PROVIDED TEXT:
# # # # #

When picking a name, then, you can start by selecting a few terms that describe the character, then looking up their origins using an etymological dictionary. This might give you some unusual ideas for names with an extra layer of hidden meaning!
4. Avoid Using Similar Names for Different Characters
The names you pick should help readers tell key characters apart. As such, you’ll want to make sure the names of the main characters in your writing are not too similar. Look out for:
Length – Varying the length of character names will help make them more distinctive. Having too many names of a similar length can be confusing.
Sound and spelling – Having too many names that start with the same letter, especially names that also sound or look similar (e.g., Audrey and Aubrey), will be confusing. Try to vary names on this basis for your key characters.
Of course, there may be reasons to use two similar names sometimes. Perhaps you have a pair of twins that do everything together, so you decide to call them “Tim” and “Tom” to reflect their similarity. That’s fine! But if you want readers to be able to tell characters apart quickly and easily, it is a good idea to use names that look and sound distinct.
5. Look Elsewhere for Inspiration
When looking for inspiration for character names, you can try:
Picking a name inspired by a celebrity or historical figure, especially if they reflect some quality of your character. For example, Aldous Huxley’s novel Brave New World is full of historically inspired names, such as Darwin Bonaparte, whose name combines the last names of Charles Darwin and Napoleon Bonarparte.

# # # # #

TASK PROMPT: Decide whether each statement below agrees with the text on choosing character names, answering yes or no and quoting the words of the text that settle it: (a) The text suggests looking up the origins of descriptive terms in an etymological dictionary. (b) The text says similar names should never be given to different characters. (c) The text offers Audrey and Aubrey as an example of names that sound or look alike.

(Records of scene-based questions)

# # # # #

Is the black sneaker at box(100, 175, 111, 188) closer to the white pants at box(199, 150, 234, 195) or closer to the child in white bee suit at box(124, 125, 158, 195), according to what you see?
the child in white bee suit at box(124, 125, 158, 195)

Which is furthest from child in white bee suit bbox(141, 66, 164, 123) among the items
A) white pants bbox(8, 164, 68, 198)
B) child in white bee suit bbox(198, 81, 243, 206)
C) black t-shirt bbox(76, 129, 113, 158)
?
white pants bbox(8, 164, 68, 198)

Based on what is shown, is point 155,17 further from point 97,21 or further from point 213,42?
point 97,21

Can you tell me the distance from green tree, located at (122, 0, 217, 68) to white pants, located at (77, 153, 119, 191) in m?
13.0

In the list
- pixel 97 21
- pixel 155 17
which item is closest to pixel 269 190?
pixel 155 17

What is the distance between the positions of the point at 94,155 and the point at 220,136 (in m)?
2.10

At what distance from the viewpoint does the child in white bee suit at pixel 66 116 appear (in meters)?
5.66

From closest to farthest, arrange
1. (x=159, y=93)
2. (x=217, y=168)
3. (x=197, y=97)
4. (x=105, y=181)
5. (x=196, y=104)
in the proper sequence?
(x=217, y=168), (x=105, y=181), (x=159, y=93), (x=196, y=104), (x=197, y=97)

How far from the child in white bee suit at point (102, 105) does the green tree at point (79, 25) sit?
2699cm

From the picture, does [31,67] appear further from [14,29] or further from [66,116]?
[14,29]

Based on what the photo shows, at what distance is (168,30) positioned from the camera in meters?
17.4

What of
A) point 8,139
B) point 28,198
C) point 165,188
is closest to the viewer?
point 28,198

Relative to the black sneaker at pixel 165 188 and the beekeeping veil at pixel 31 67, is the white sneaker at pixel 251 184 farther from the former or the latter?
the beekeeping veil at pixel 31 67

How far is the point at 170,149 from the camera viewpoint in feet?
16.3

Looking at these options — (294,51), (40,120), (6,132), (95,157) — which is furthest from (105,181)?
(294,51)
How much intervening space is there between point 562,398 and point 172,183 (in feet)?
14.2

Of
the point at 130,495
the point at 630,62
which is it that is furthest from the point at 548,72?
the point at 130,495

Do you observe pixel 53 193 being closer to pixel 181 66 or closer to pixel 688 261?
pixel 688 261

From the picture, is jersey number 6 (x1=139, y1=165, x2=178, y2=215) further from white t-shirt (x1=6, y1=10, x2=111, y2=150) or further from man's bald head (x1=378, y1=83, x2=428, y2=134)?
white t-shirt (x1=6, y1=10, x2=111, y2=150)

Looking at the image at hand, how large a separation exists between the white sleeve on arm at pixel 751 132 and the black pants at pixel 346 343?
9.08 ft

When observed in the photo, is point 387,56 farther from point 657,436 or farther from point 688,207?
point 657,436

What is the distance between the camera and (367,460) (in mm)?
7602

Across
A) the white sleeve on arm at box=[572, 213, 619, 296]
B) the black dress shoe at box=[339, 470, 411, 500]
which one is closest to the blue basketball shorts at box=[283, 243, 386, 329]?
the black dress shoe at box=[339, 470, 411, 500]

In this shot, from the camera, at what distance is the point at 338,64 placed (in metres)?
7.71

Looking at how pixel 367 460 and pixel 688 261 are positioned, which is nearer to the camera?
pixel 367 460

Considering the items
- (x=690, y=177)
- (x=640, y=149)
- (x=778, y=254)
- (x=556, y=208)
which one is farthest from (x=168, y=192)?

# # # # #

OUTPUT FOR THIS EXERCISE:
(a) Yes: "then looking up their origins using an etymological dictionary."
(b) No: "Of course, there may be reasons to use two similar names sometimes."
(c) Yes: "names that also sound or look similar (e.g., Audrey and Aubrey)"